**About this task**: A verbatim copy of all the data is required, minus any images.
'''
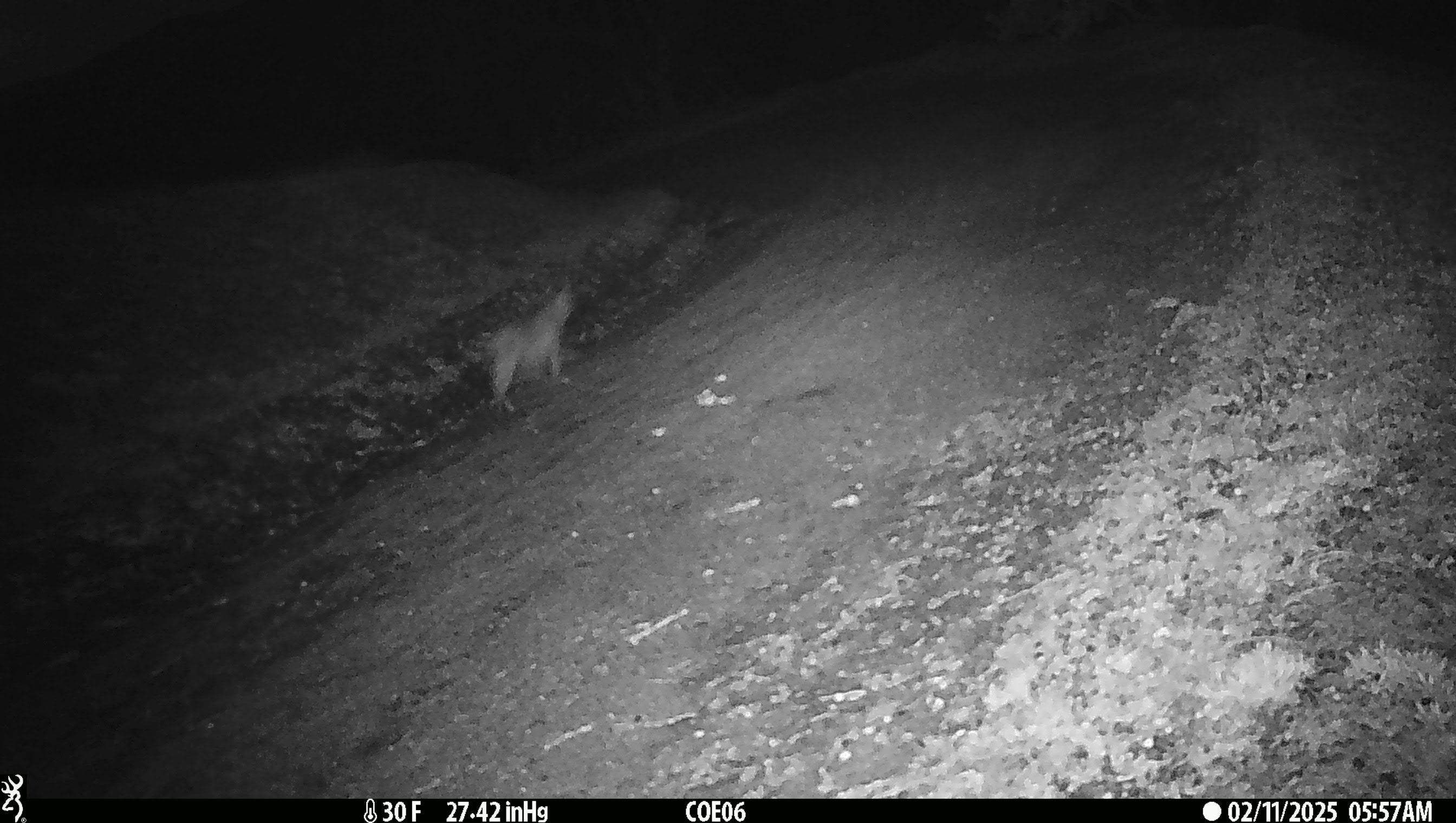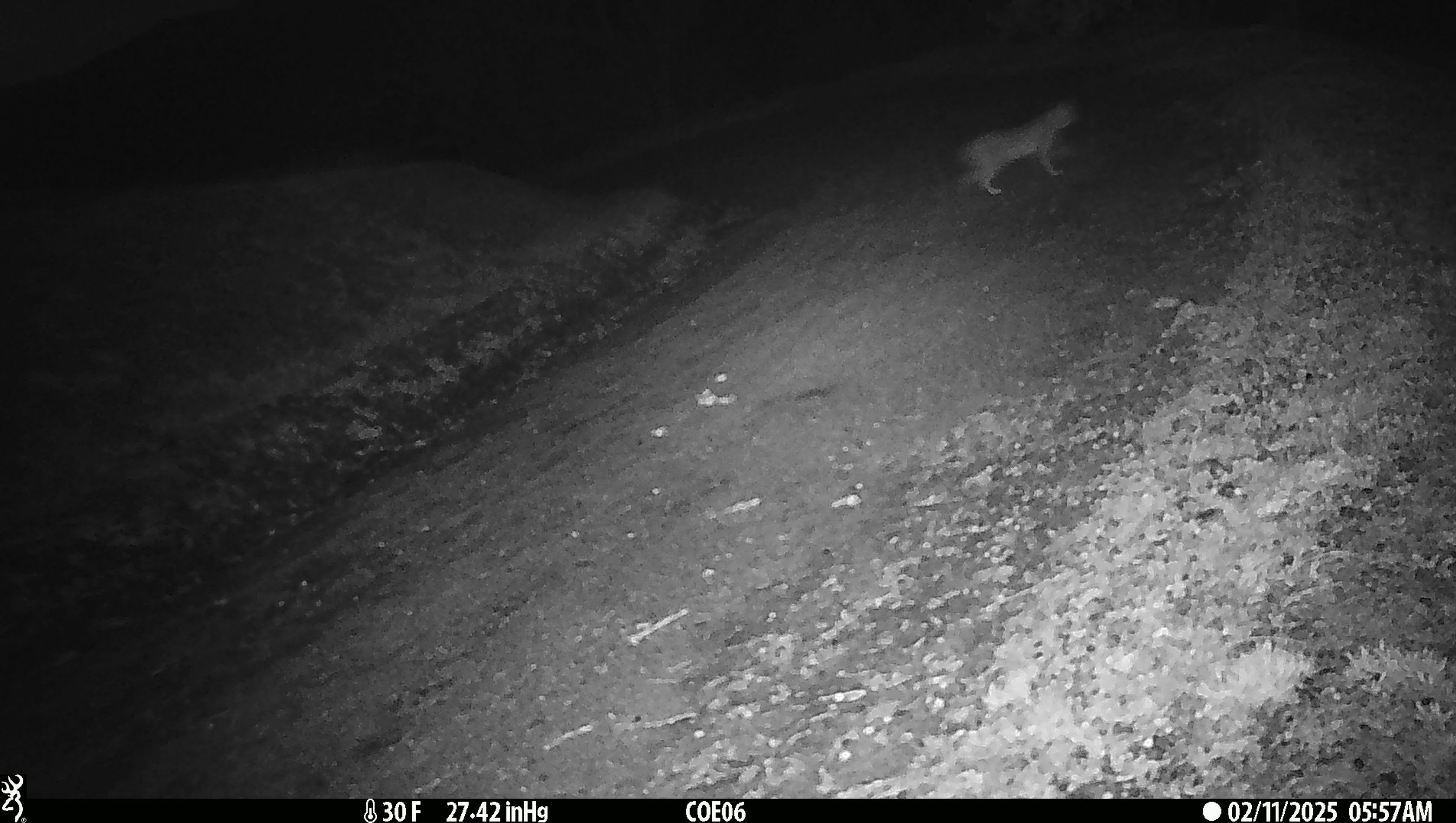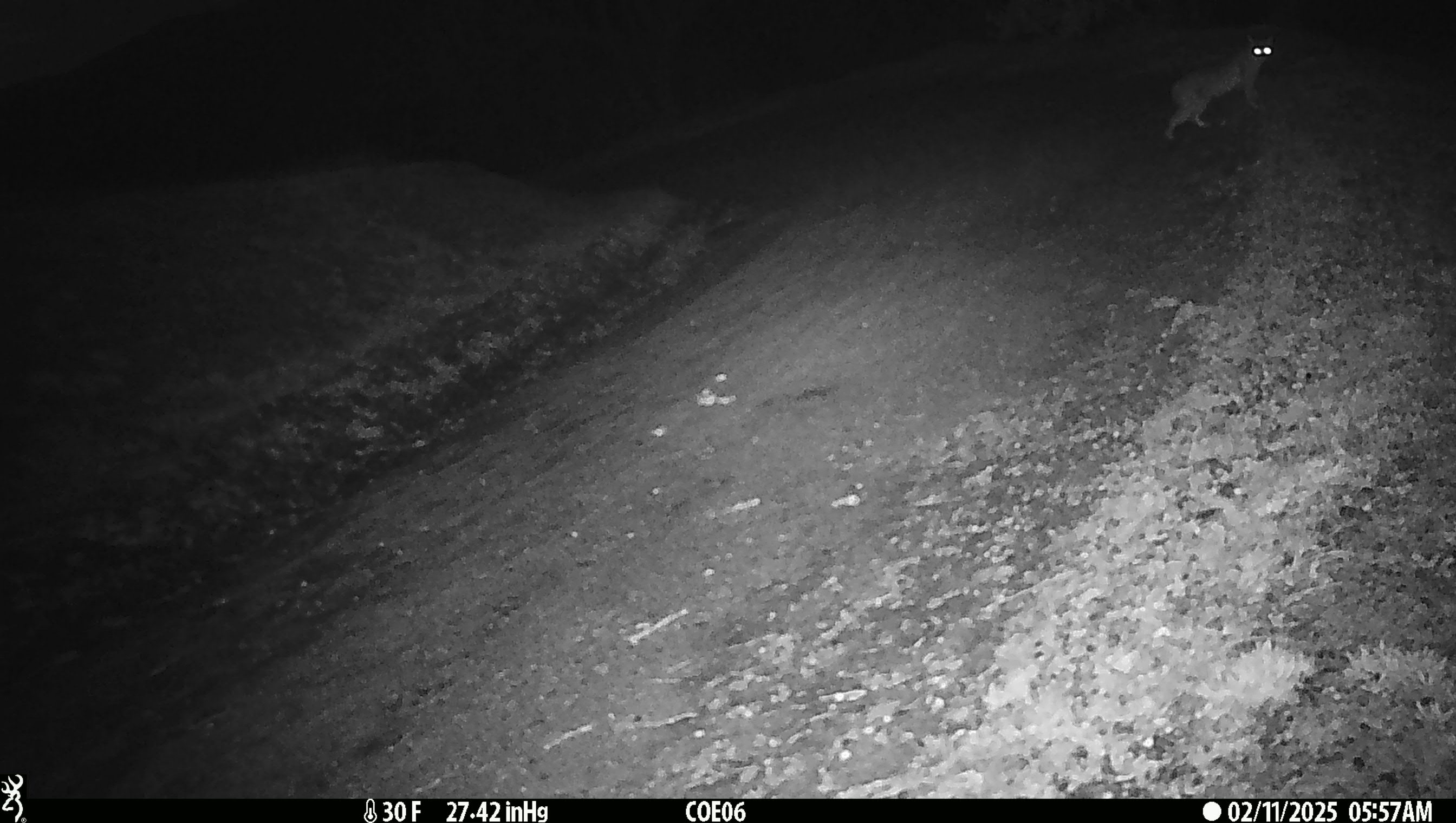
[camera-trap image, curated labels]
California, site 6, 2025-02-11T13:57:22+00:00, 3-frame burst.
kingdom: Animalia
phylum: Chordata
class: Mammalia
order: Carnivora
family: Felidae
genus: Lynx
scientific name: Lynx rufus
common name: bobcat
Bobcat (Lynx rufus).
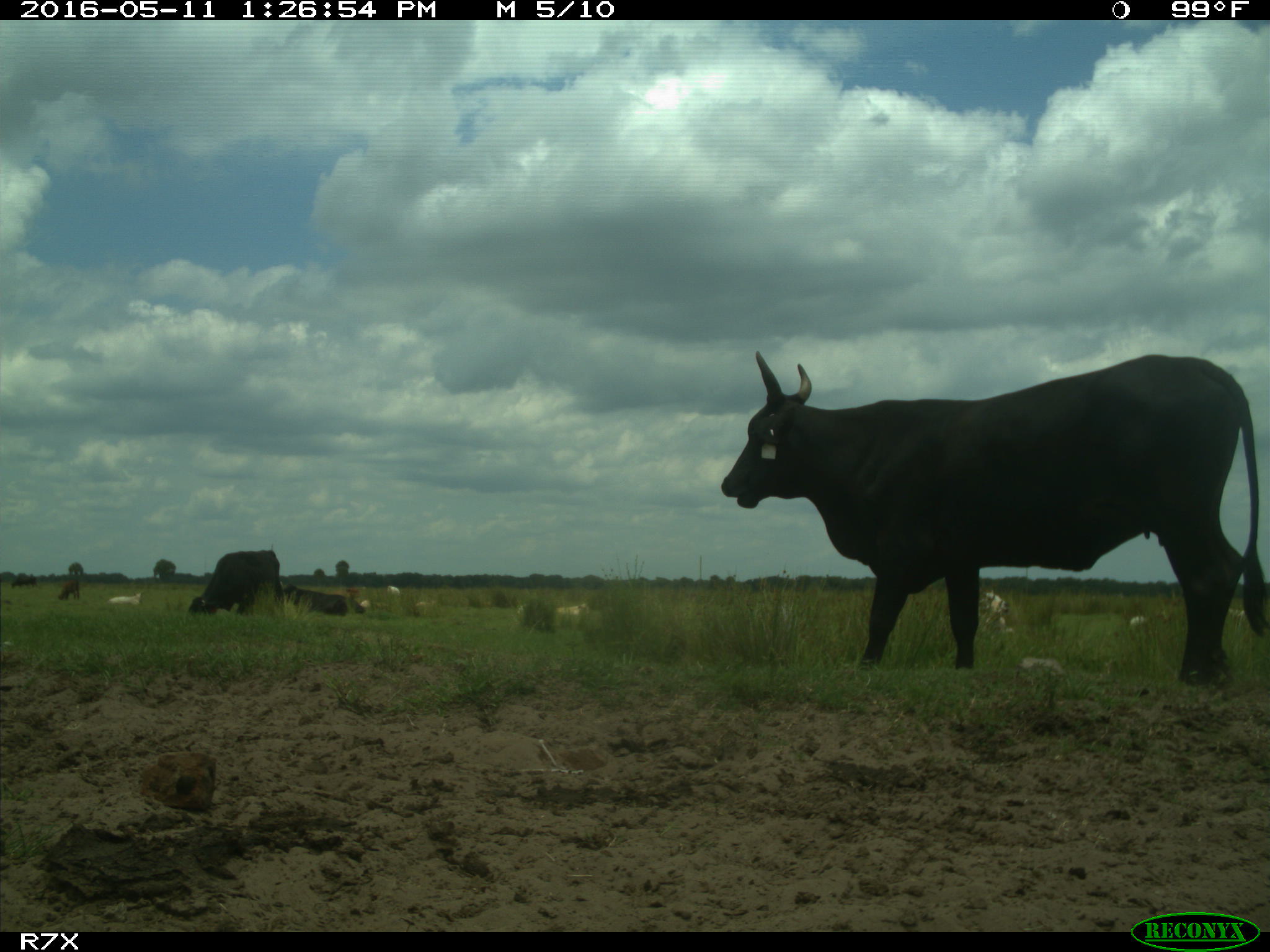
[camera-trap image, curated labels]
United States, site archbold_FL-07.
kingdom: Animalia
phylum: Chordata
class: Mammalia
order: Artiodactyla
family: Bovidae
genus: Bos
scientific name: Bos taurus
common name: domestic cow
'''
**Answer to this problem**:
[camera-trap image, curated labels]
California, site 6, 2025-02-11T13:57:22+00:00, 3-frame burst.
kingdom: Animalia
phylum: Chordata
class: Mammalia
order: Carnivora
family: Felidae
genus: Lynx
scientific name: Lynx rufus
common name: bobcat
Bobcat (Lynx rufus).
[camera-trap image, curated labels]
United States, site archbold_FL-07.
kingdom: Animalia
phylum: Chordata
class: Mammalia
order: Artiodactyla
family: Bovidae
genus: Bos
scientific name: Bos taurus
common name: domestic cow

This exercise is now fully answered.